0

We have always had problems with DFS, but recently it has gotten worse with no apparent cause and it's becoming harmful. We have one master server and DFS connections to other four servers. The four severs don't modify any files, so all replications always propagate from the master to the four other servers. The replicated directory has about 900,000 files. In recent weeks, every time we check the DFS backlogs have hundreds of thousand of files. For instance, at the moment, the master server replicating about 700,000 files to three of the four servers while the fourth one is fine. Sometimes, only one is off, sometimes two and this time three. Also, it is never the same set of servers. It is inconceivable that something periodically touches all 900,000 files. The biggest change which happens is a scheduled update of several thousand files every six hours.

Does anybody have the same problem? Is it a known issue?

Update: (This is also an answer to some of the questions raised by Jeff Miles). The problem again happened few hours ago. I setup some probes in the morning and monitored the servers during the day, and at a seemingly random time, three backlogs ballooned to 3 million changes (which is more than the total number of files) within a minute. Nothing interesting in the DFS Event Log. Even no "started initial replication". Only a couple of "DFS connection lost or unresponsive" errors, but they happened about 10 minutes after the fact. Most likely because something choked on the huge backlogs. More importantly, the fourth server is fine. This indicates that the 3 million changes are most likely bogus. Also, I can't imagine anything changing that many files within such a short interval. Regarding the technical setup; it is a combination of Win2003R2 and Win2008R2. Could it be a problem?

Jan Zich
  • 173
  • 4
Adrian Godong
  • 577
  • 4
  • 9
  • 20
  • what backup process/software/settings are you using on the master? – pablo Mar 12 '11 at 23:06
  • So users don't create/modify files on the other servers? What's the point of using DFS then? – joeqwerty Mar 12 '11 at 23:28
  • @joeqwerty It's like a distribution list. Changes in the master will be automatically propagated to the other servers. – Adrian Godong Mar 13 '11 at 01:38
  • @Adrian: I'm asking what your exact use of DFS is if you're not using it as a distributed file system for your users. What's the point of using DFS if you're only allowing changes to the "master" files? – joeqwerty Mar 13 '11 at 05:07
  • @joeqwerty Do you have any recommendation for a better solution? I need multiple servers mirrored exactly based on one server (to keep maintaining the files easy) and changes are synced as real time as possible. – Adrian Godong Mar 14 '11 at 00:46
  • @Adrian: I'm trying to understand your use of DFS. If you're not using it to present the files to your users why have you implemented it? What's your reason or purpose for synching the files? Is it for data redundancy or backup purposes? – joeqwerty Mar 14 '11 at 17:17
  • @joeqwerty We present the files to the users. They just don't have change access to it (and it's served via IIS). – Adrian Godong Mar 23 '11 at 16:53

3 Answers3

1

First, verify your topology. Carefully review the replication connections under the "Connections" tab in your replication set properties:

  • The hub should have one outbound connection from itself to each of the remotes
  • Each of the remotes should have only one outbound connection, from itself back to the hub

I have seen full mesh topologies accidentally added that result in problems like you are seeing.
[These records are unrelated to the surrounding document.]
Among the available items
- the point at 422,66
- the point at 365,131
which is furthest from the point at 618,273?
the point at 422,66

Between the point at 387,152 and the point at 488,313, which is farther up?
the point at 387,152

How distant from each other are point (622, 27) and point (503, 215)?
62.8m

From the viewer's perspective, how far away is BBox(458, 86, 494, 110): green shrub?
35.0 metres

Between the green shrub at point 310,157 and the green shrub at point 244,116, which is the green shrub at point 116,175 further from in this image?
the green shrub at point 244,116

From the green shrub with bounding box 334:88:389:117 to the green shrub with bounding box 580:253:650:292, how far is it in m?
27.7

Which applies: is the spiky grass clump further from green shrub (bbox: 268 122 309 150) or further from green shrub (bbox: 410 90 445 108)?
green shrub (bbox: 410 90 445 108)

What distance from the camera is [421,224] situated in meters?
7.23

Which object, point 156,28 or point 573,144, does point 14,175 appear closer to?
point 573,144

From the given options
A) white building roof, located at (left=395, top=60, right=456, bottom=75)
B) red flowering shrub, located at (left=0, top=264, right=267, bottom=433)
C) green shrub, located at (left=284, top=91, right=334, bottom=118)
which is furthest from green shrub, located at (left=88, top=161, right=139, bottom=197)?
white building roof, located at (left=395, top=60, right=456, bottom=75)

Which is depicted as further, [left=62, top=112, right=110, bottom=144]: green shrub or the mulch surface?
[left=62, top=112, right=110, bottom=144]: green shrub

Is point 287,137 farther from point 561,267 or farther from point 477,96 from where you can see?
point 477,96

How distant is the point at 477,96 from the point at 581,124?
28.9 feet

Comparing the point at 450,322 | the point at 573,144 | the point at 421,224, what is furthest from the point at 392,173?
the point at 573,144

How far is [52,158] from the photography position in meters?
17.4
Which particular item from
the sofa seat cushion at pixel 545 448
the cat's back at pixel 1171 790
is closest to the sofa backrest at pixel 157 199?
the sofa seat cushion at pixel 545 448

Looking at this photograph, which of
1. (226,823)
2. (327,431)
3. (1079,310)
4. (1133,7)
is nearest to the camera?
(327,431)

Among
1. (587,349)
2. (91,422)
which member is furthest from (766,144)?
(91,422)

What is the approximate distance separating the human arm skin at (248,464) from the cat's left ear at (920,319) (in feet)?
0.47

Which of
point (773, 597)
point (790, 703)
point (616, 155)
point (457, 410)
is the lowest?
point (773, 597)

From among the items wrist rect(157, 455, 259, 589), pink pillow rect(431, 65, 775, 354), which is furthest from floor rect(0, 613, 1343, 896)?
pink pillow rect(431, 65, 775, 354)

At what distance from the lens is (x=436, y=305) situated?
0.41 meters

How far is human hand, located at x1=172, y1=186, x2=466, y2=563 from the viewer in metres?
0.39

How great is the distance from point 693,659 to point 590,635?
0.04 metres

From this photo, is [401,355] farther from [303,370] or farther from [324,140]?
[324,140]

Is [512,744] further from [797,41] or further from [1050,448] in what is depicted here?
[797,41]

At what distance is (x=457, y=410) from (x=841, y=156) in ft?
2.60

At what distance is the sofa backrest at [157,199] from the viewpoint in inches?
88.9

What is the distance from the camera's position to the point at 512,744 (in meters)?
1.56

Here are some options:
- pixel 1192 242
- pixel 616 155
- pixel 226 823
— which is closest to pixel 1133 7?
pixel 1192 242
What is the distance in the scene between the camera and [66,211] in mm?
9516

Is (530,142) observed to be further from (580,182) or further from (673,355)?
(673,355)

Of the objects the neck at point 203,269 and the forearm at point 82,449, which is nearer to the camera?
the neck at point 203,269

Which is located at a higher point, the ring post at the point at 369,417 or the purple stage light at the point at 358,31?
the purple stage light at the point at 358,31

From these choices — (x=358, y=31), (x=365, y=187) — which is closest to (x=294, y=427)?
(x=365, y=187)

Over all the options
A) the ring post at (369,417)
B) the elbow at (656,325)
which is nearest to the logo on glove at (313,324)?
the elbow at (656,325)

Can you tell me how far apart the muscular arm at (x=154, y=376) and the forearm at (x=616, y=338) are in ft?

Other possible culprits: - Antivirus scanning or file indexing on one or more of the servers or one of their clients. (Opening a file updates its access time, which must then be replicated to all peers.) - One or more very large files jamming up replication - This should show in your DFS-R logs.

Finally, do you need DFS-R, or could a regular robocopy be used to keep the folders in sync?

Paul Doom
  • 841
  • 6
  • 9
  • Topology: correct. AV: possible. Large files: unlikely. Robocopy: we need the files replicated ASAP, does Robocopy do this? – Adrian Godong Mar 13 '11 at 01:37
  • Notes: running Robocopy in "loop" mode: http://www.windowsitpro.com/article/migration/robocopy-xp010-faq.aspx – Adrian Godong Mar 13 '11 at 01:37
  • read this article http://support.microsoft.com/kb/947726 taking note of what changes cause a replication, taking note of what changes cause a replication. Some application is manipulating these items – tony roth Mar 13 '11 at 02:07
  • We run Acronis backup. But we have always used it, and never had problems like it. However, since about a year ago, the number of files in the replicated directly has started rapidly growing. So it could have been gradually building and we just started to notice. – Jan Zich Mar 13 '11 at 03:11
1

If you're seeing hundreds of thousands of files in the backlog on a regular basis, I would guess that something is changing the security ACLs on your files, especially if you aren't seeing much network traffic while the backlog clears.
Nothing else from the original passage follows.